• Records provided:
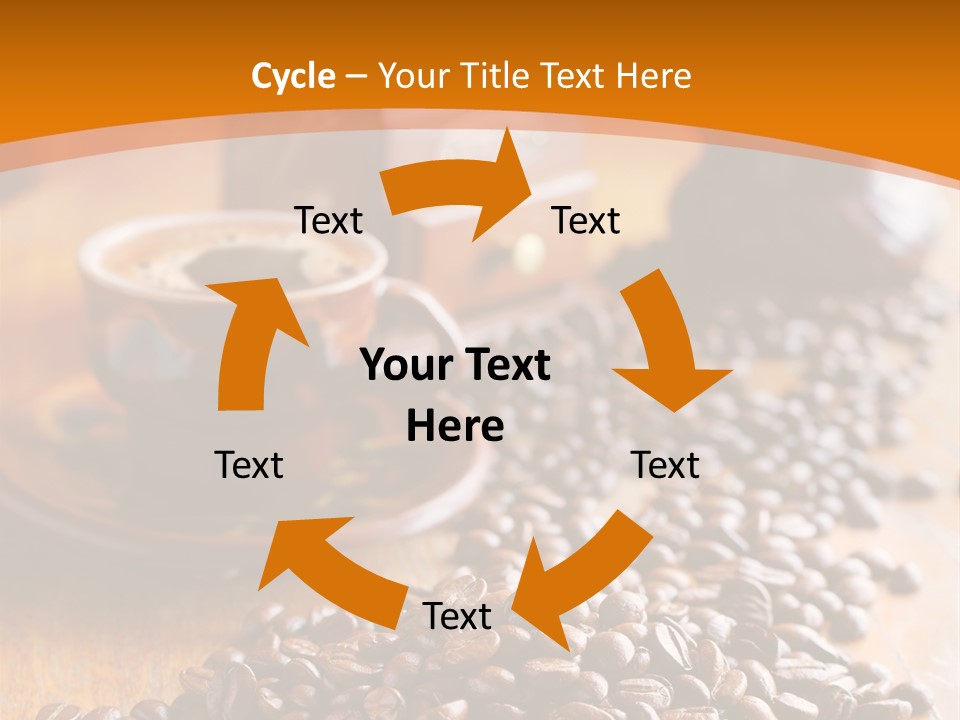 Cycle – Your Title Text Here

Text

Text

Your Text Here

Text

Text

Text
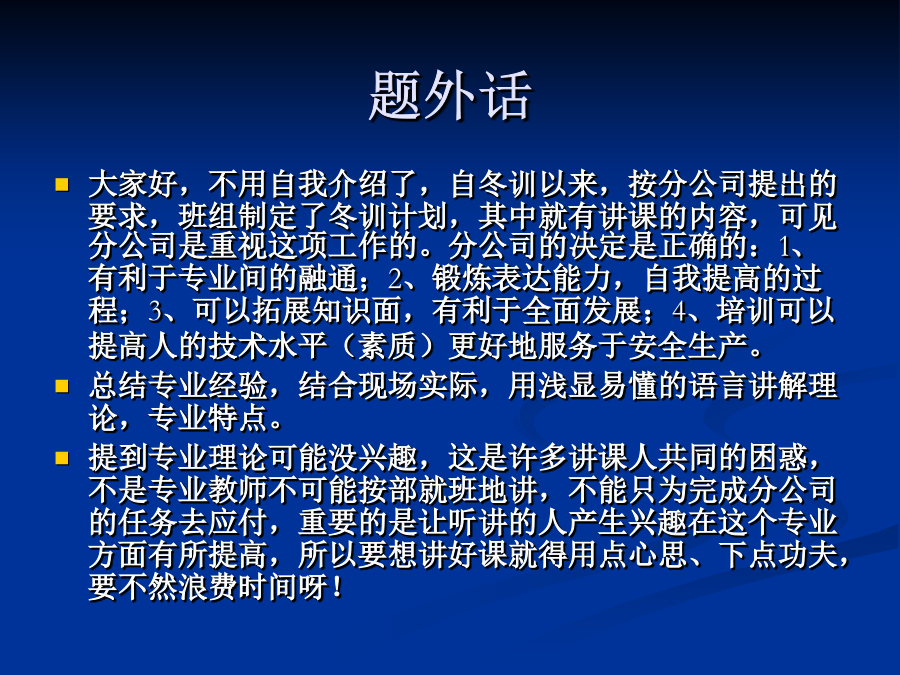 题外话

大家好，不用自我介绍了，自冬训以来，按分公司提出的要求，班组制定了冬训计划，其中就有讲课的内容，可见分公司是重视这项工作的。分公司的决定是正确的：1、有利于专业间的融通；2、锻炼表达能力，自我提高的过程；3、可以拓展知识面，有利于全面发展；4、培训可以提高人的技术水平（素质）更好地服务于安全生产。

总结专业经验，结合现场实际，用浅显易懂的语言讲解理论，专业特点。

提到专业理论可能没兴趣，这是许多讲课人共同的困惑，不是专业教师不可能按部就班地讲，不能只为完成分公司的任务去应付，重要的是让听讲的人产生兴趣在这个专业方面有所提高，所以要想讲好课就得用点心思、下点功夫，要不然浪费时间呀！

* * *

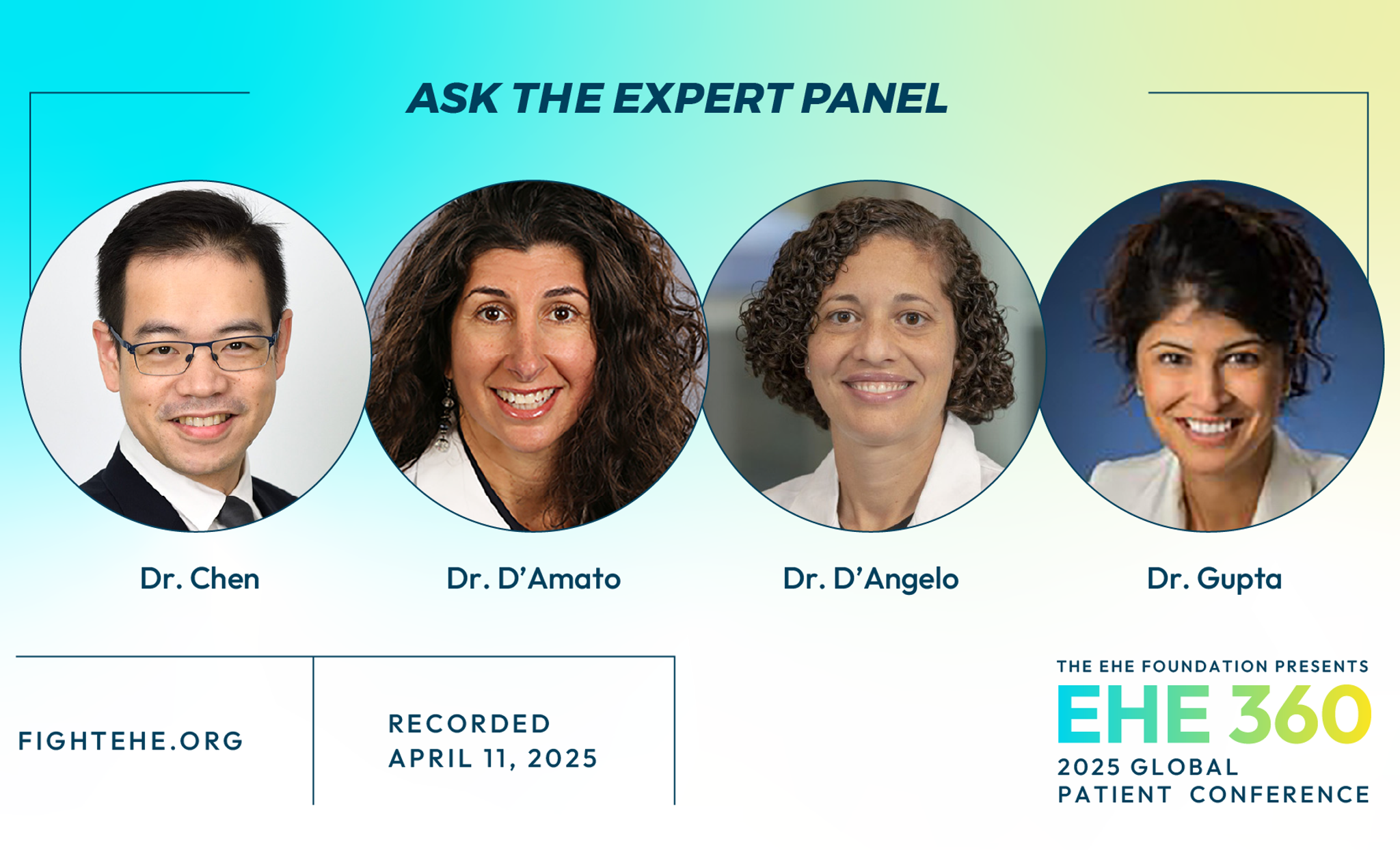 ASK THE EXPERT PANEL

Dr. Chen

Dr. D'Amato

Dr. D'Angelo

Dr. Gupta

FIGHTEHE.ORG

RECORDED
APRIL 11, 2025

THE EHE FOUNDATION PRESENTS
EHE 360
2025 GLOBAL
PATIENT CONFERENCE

==

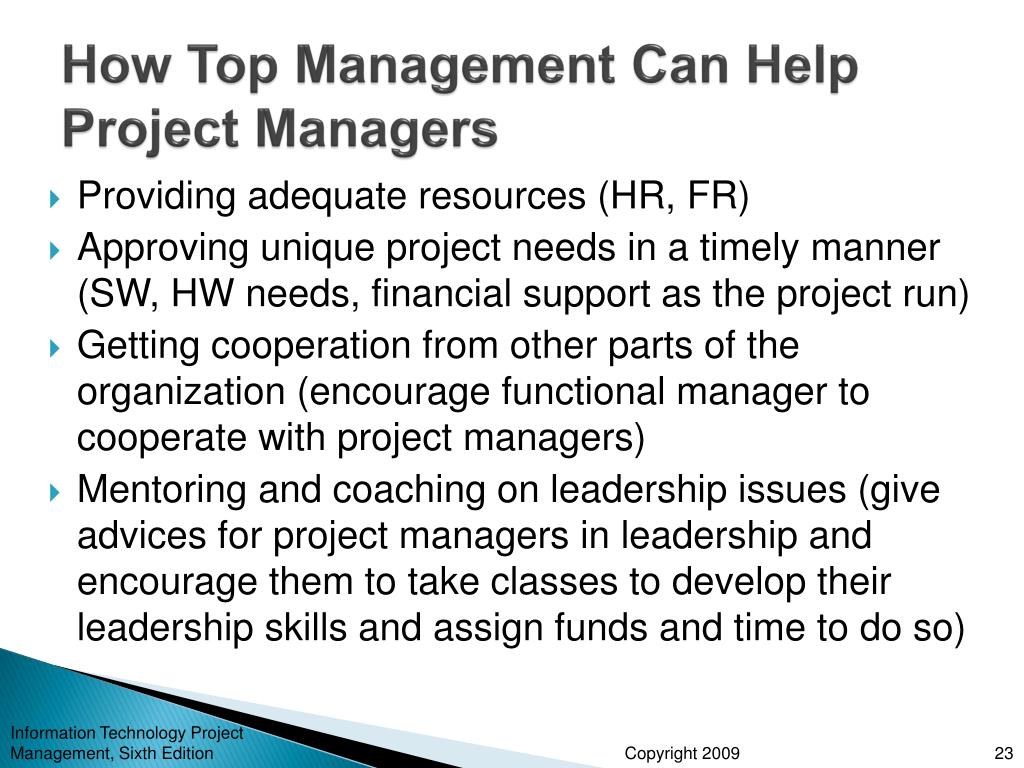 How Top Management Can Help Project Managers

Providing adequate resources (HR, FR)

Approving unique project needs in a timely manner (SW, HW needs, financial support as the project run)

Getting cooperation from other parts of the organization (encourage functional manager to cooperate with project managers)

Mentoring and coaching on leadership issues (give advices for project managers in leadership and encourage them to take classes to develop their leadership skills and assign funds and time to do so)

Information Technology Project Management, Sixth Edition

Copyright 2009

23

• Aim of the task:
Print from the line containing "Cycle – Your Title Text Here" through the line containing "提到专业理论可能没兴趣，这是" in the data above, exactly as the lines stand, and omit every picture.

• Completed exercise:
 Cycle – Your Title Text Here

Text

Text

Your Text Here

Text

Text

Text
 题外话

大家好，不用自我介绍了，自冬训以来，按分公司提出的要求，班组制定了冬训计划，其中就有讲课的内容，可见分公司是重视这项工作的。分公司的决定是正确的：1、有利于专业间的融通；2、锻炼表达能力，自我提高的过程；3、可以拓展知识面，有利于全面发展；4、培训可以提高人的技术水平（素质）更好地服务于安全生产。

总结专业经验，结合现场实际，用浅显易懂的语言讲解理论，专业特点。

提到专业理论可能没兴趣，这是许多讲课人共同的困惑，不是专业教师不可能按部就班地讲，不能只为完成分公司的任务去应付，重要的是让听讲的人产生兴趣在这个专业方面有所提高，所以要想讲好课就得用点心思、下点功夫，要不然浪费时间呀！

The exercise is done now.